This work addresses the problem of suppressing viral spread in complex networks by formulating it as the removal of k nodes to minimize the largest eigenvalue of the adjacency matrix. The authors propose K-shield, an algorithm that leverages random walk kernels and random rooted forests to construct a novel submodular objective function paired with a greedy search strategy. While maintaining the same computational complexity as NetShield, K-shield significantly improves spectral optimization performance for multi-node immunization by enhancing the approximation accuracy of the largest eigenvalue. The framework is also generalizable to other submodular optimization tasks. Experimental results demonstrate that K-shield consistently outperforms NetShield across multiple benchmark networks, achieving a more effective reduction in spectral radius without sacrificing computational efficiency.

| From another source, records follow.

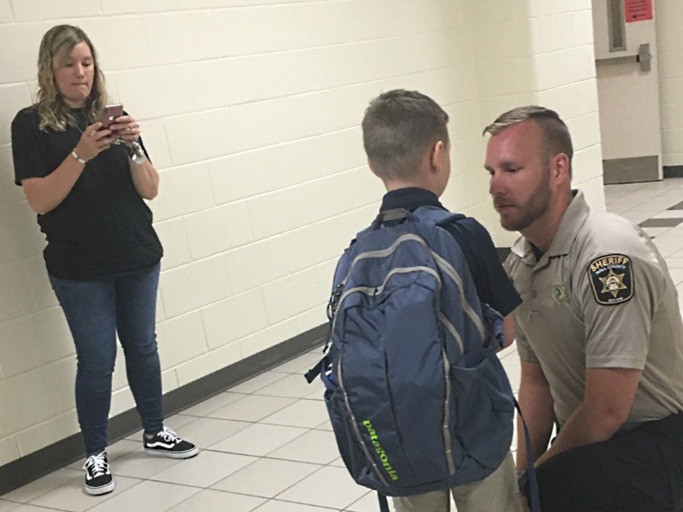 Sheriff's Deputies Escort Boy to School After His Father Was Killed in the Line of Duty 67608030_2368336746585832_6015853111166369792_o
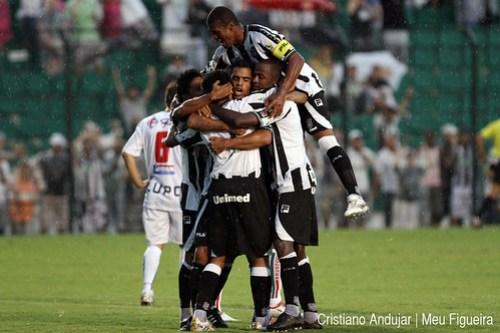 Figueirense 5 x 2 Brusque - 03 - Foto de Cristiano Andujar - Catarinense 2011 - 23012011 copy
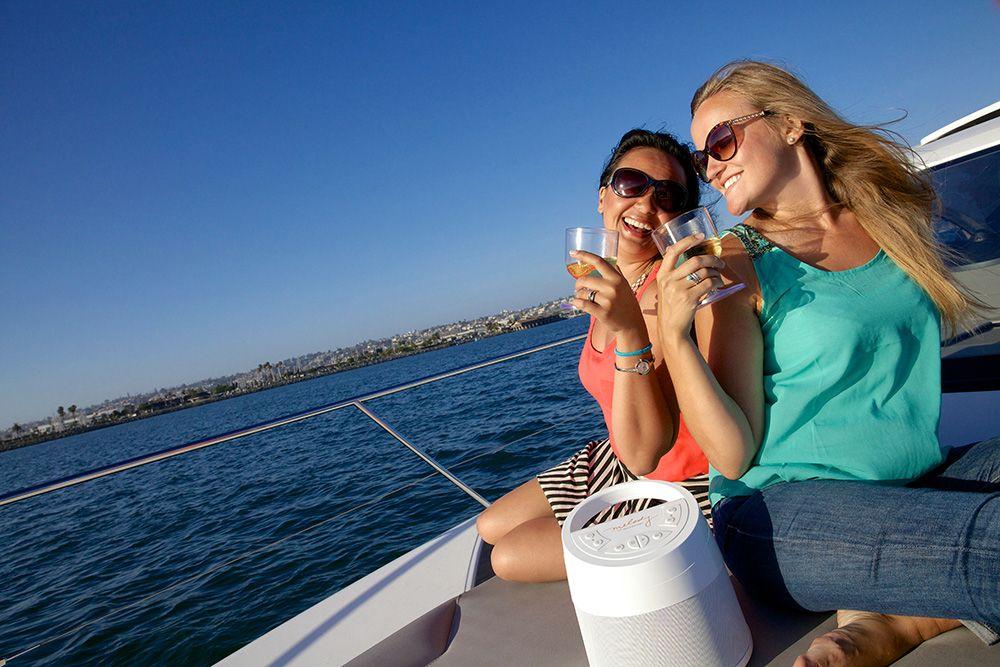 melody-boat-sea-exterior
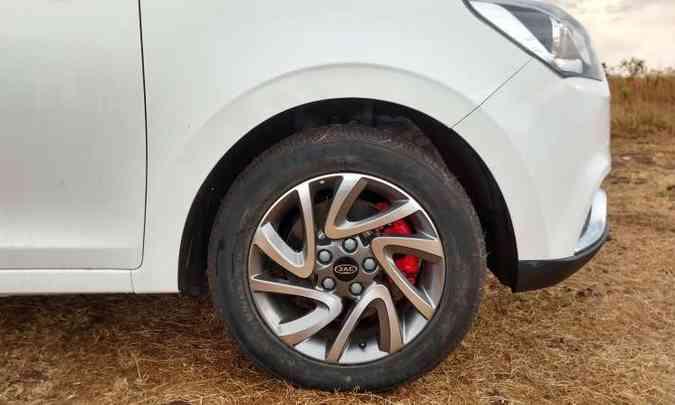 Rodas de liga leve de 16 polegadas são de série, e as pinças de freio pintadas de vermelho destoam da proposta(foto: Pedro Cerqueira/EM/D.A Press)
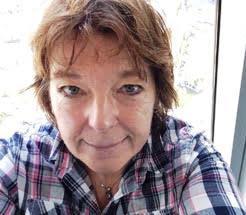 A portrait of Fiona Faith Ross author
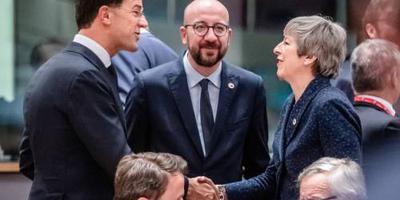 Gesprekken brexituitstel verder tijdens diner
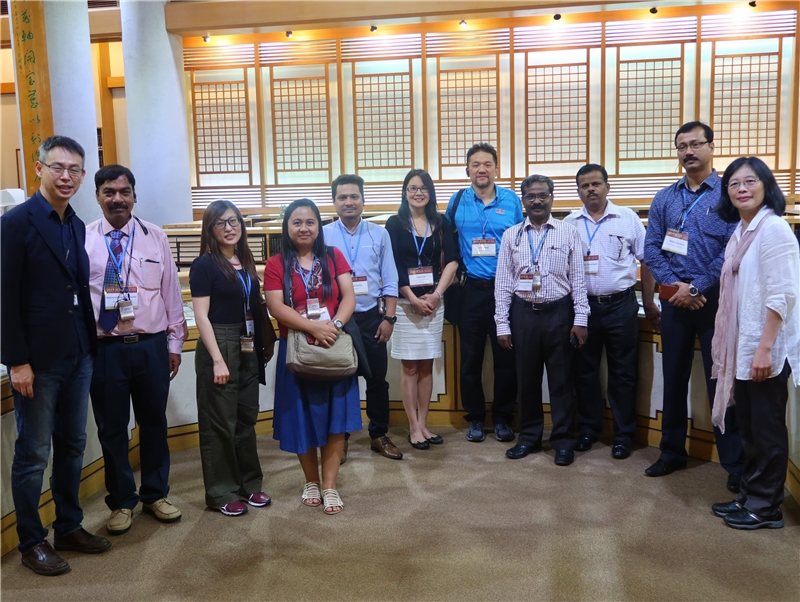 """2019.7.11 The 11-person """"2019 International Conference on Library and Information Science delegation"""" visited NCL"""
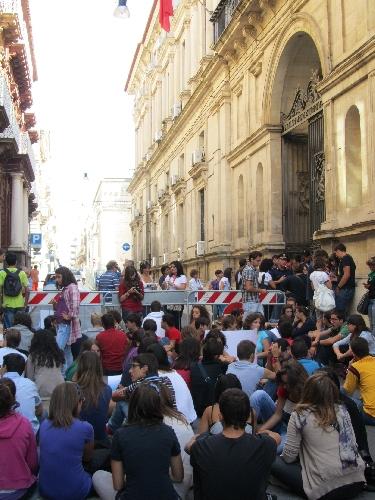 https://www.ragusanews.com//immagini_articoli/25-09-2011/modica-classe-pollaio-si-cerca-la-via-d-uscita-500.jpg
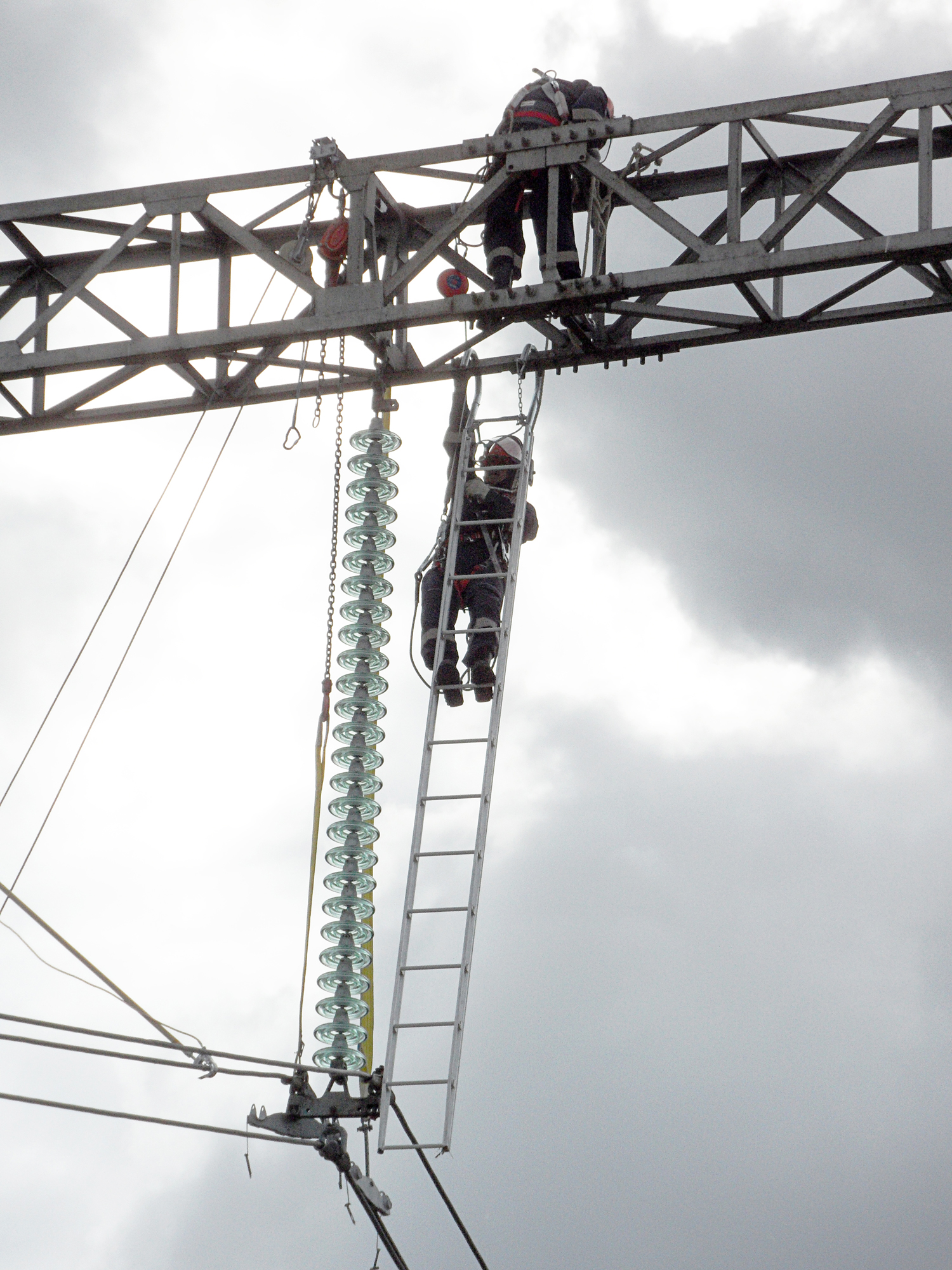 Top Safety guaranteed by Tesmec Aluminium Structures for Stringing operations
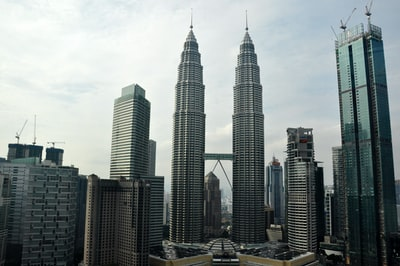 singapore twin tower malaysia zoom background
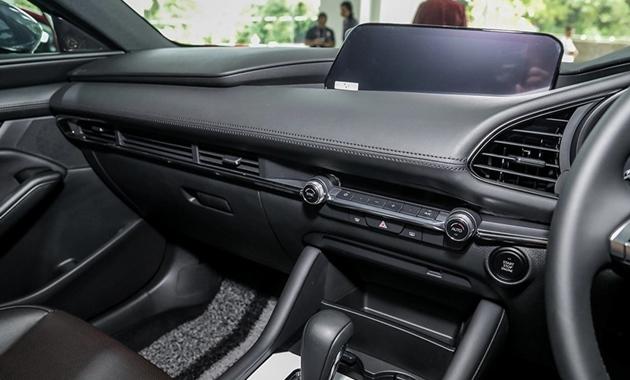 Giá xe Mazda3 tháng 05/2021 mới nhất và đánh giá nhanh - 10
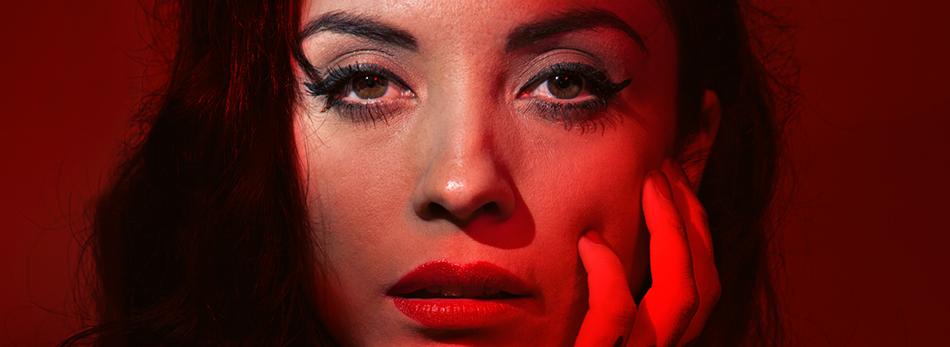 Amar y Vivir, una  producción de La Santa Cecilia en México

We are interested in the so-called multiple-node immunization problem for complex networks under attack by a viral agent. It consists in identifying and removing a set of nodes of size $k$ in a graph to maximize the impeding of virus spread. A few approaches have been proposed in the literature based on numerical and theoretical insights on how classical models for virus spread evolve on graphs. Based on the analysis of these models, the maximal eigenvalue of the adjacency matrix of the graph has become a classical measure of how resilient the network is. Thus, a clear, well-explored approach for multiple-node immunization consists of identifying a set of $k$ nodes in such a way that the reduced network, obtained by removing these nodes, has a minimal largest eigenvalue. This spectral optimization problem turns out to be a computationally hard problem for which only greedy algorithms offer good solutions at efficient computational time. Among those, the so-called Netshield algorithm represents one of the reference choices. The latter is, in fact, a clearly defined algorithm aiming at optimizing a certain sub-modular functional, called shield-value, which approximates the original optimization problem. We propose here a novel procedure, based on random walk kernels and related random spanning forests, to build a new algorithm, referred to as K-shield, which enhances Netshield searching performance at the same computational complexity. We give theoretical insights behind this novel method, which could also be used for other optimization problems, and then test it via numerical showcase experiments on various benchmarks.